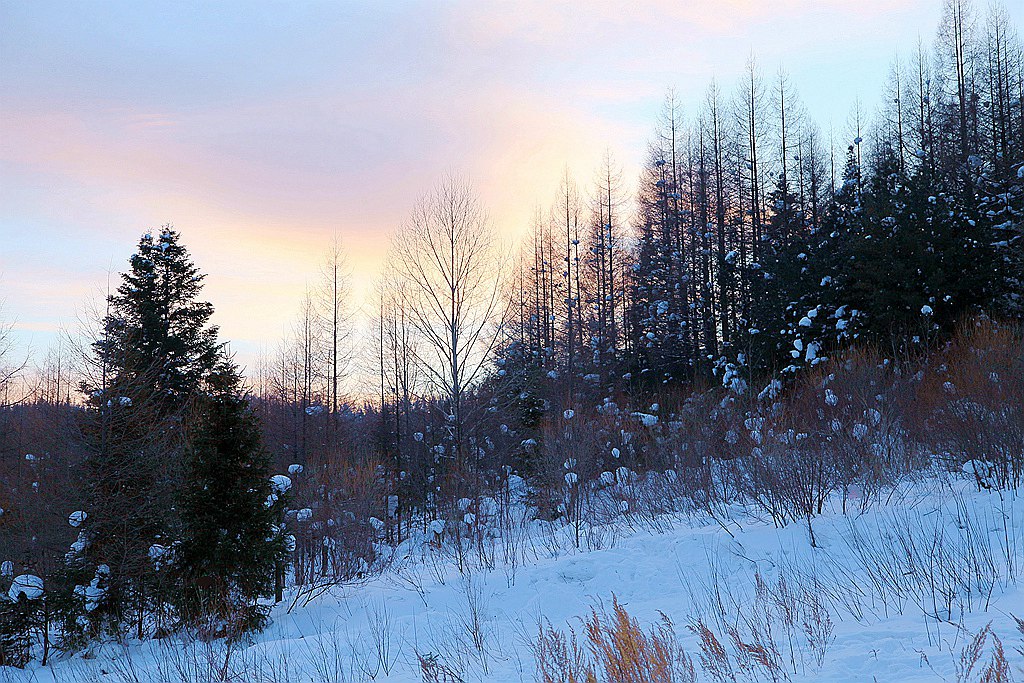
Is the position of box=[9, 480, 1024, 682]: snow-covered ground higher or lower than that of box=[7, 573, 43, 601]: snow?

========

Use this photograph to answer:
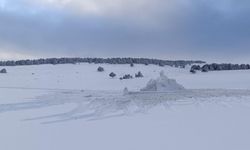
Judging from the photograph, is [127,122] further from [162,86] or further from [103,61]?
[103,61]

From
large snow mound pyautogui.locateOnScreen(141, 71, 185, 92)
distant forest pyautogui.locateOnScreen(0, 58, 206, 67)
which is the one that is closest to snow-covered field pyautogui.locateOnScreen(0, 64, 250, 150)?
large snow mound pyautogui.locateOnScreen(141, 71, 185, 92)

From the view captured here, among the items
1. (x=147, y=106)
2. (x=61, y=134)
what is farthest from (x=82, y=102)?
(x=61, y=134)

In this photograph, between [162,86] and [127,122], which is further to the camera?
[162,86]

========

§ **Your instructions**
Show each line of the data above that contains the string "locateOnScreen".

§ **Complete response**
large snow mound pyautogui.locateOnScreen(141, 71, 185, 92)
distant forest pyautogui.locateOnScreen(0, 58, 206, 67)
which is the one that is closest to snow-covered field pyautogui.locateOnScreen(0, 64, 250, 150)?
large snow mound pyautogui.locateOnScreen(141, 71, 185, 92)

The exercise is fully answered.